Помню, что там я производил какие-то расчеты и составлял какие-то сметы на переброску земснарядов в разные места страны. Очень хорошо помню неожиданную встречу в этой конторе с женой бывшего главного инженера участка гидромеханизации в Орловой логу. Оказалось, она работала на другой половине конторы, куда я не был вхож. Она рассказала о событиях, разыгравшихся в Орловом логу после моего ареста. Пашков, секретарь парторганизации, все-таки добился освобождения Вайсмана от поста начальника участка и стал сам начальником. Вскоре завалил участок и был снят; куда он потом делся — неизвестно. Помню, как снова дала себя знать малярия, и я оказался в больнице, где поила меня анилионовой спиртовой настойкой интересная молодая врачиха. Впоследствии я больше не знал, что такое малярия, но некоторое время был синим, вплоть до ногтей, не говоря о моче. Не помню, как и в каких условиях встречал новый 1941 год.
В апреле я прочитал в газете о назначении Аврамия Павловича Завенягина заместителем Берия. Непостижимо!
Помню, что в начале июня нам гидромеханизаторам объявили: Зинин с его группой направляются в Ковров, а я Конаржевский со своей командой — в Боровое.

* **Выдержки из записей**:

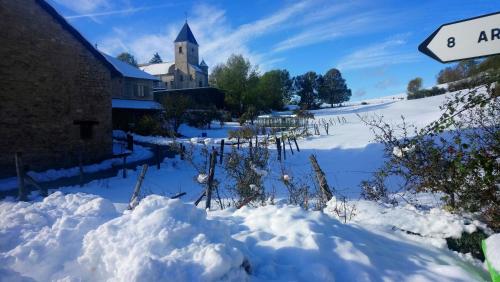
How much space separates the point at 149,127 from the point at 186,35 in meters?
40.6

* * *

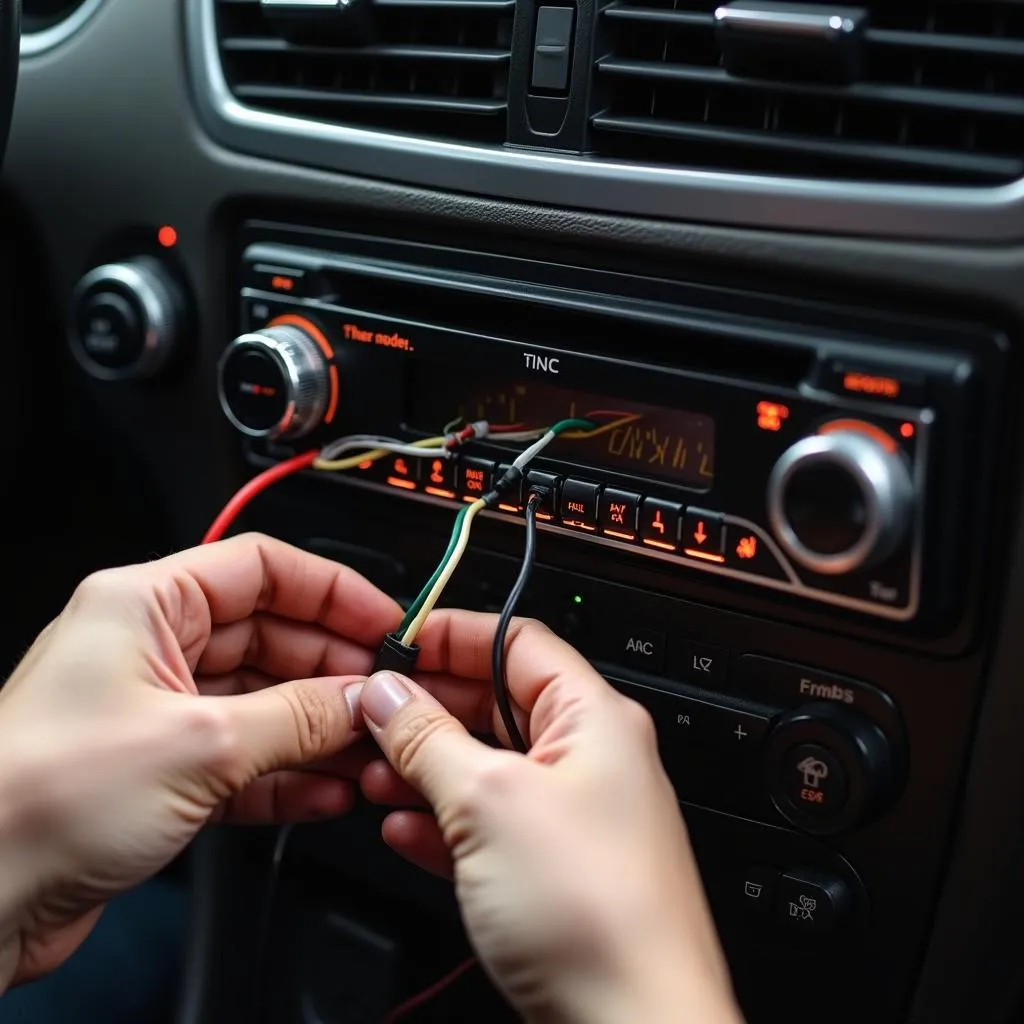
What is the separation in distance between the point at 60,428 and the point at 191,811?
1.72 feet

* * *

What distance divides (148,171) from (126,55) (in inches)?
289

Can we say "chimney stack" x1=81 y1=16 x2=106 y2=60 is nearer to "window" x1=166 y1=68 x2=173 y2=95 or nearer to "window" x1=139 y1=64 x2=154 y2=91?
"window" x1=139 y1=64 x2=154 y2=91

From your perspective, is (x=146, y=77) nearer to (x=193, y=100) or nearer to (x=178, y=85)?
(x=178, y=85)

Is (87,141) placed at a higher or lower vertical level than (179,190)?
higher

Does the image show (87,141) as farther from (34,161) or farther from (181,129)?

* **Задание 1**:
Отредактируйте часть отрывка между словами "В апреле я прочитал" и "командой — в Боровое." включительно: приведите ее заново, заменив "Ковров" на "Муром".
* **Задание 2**:
Куда, согласно отрывку, в начале июня направили Конаржевского с его командой?

* **Ожидаемый ответ 1**:
В апреле я прочитал в газете о назначении Аврамия Павловича Завенягина заместителем Берия. Непостижимо!
Помню, что в начале июня нам гидромеханизаторам объявили: Зинин с его группой направляются в Муром, а я Конаржевский со своей командой — в Боровое.

* **Ожидаемый ответ 2**:
В Боровое.